Difficulty: Easy
Correct Answer: Usance promissory note
Explanation:
Introduction / Context:
Certificates of Deposit (CDs) are important short term instruments in the Indian money market. They provide banks and certain financial institutions with a way to raise funds from the market, and they offer investors a relatively safe, interest bearing asset. To answer questions on CDs correctly, it is useful to know their basic legal form and characteristics, including whether they are demand or usance instruments.
Given Data / Assumptions:
Concept / Approach:
In India, Certificates of Deposit are issued in dematerialised form or as usance promissory notes. A usance promissory note is payable at a future date, that is, on maturity, rather than on demand. CDs have a fixed maturity period and a specified interest rate or discount. They are not payable on demand like demand promissory notes or bearer cheques. The negotiability of CDs allows them to be traded in the secondary market before maturity, but their legal form is that of usance promissory notes.
Step-by-Step Solution:
Step 1: Recall that CDs are time deposits with a fixed maturity, often ranging from a few months up to one year for banks.Step 2: Time deposits by definition are payable on a specified future date, not on demand, which means they match the concept of a usance instrument.Step 3: The Reserve Bank of India guidelines state that CDs may be issued in demat form or as usance promissory notes.Step 4: A demand promissory note or bearer cheque would imply immediate payment on demand, which is not the case for CDs.Step 5: Describing CDs as derivative usance promissory notes or allowing either demand or usance forms would not reflect the standard regulatory design.Step 6: Therefore, the correct form is usance promissory note.
Verification / Alternative check:
If you look at typical descriptions of CDs in exam oriented banking awareness material, they clearly mention that CDs are negotiable money market instruments in the form of usance promissory notes, issued at a discount to face value and redeemable at par on maturity.
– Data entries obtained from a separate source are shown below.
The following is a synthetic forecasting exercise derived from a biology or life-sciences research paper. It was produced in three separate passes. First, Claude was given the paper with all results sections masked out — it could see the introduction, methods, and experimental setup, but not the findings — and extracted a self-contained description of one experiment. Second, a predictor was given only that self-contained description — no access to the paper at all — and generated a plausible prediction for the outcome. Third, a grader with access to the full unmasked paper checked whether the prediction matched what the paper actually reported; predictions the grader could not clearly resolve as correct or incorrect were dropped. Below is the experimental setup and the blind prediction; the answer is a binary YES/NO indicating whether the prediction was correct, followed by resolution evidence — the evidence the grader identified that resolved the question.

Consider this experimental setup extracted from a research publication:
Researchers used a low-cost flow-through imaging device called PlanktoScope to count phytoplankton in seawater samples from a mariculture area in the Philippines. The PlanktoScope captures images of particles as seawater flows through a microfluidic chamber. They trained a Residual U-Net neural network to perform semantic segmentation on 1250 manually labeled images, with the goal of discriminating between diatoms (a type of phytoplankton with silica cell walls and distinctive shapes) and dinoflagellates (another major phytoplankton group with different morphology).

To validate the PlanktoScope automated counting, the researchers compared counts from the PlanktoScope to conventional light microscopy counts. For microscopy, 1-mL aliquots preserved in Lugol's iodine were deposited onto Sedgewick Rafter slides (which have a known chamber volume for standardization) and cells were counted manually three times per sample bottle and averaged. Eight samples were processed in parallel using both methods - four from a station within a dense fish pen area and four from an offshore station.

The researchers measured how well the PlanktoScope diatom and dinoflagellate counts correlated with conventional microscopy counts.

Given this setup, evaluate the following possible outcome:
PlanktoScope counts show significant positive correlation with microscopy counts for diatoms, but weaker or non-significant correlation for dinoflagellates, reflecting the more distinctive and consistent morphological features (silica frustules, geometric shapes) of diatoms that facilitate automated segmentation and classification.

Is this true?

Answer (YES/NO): YES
The time to maturity and the fact that investors must wait until that date to receive the face value (unless they sell in the secondary market) confirm that CDs are not payable on demand. This matches the definition of usance, which refers to payment at a future date.
Why Other Options Are Wrong:
Derivative usance promissory note: The term derivative here is misleading and not part of the standard description of CDs.
Demand promissory note: This would be payable on demand, while CDs are payable at the end of a fixed term.
Either demand or usance promissory note: Regulatory guidelines do not present CDs as instruments that can be either; they are structured as time instruments.
Bearer cheque payable on demand: Cheques are different instruments used for payment, not for raising fixed term deposits from the market.
Common Pitfalls:
Students sometimes assume that any easily tradable instrument must be payable on demand, and therefore select demand promissory note. It is important to distinguish between an instrument being negotiable (transferable) and being payable on demand. CDs are negotiable but have fixed maturities, which is why they are usance instruments. Keeping this difference clear helps in correctly answering money market questions.
Final Answer:
A Certificate of Deposit in India is issued in the form of a usance promissory note.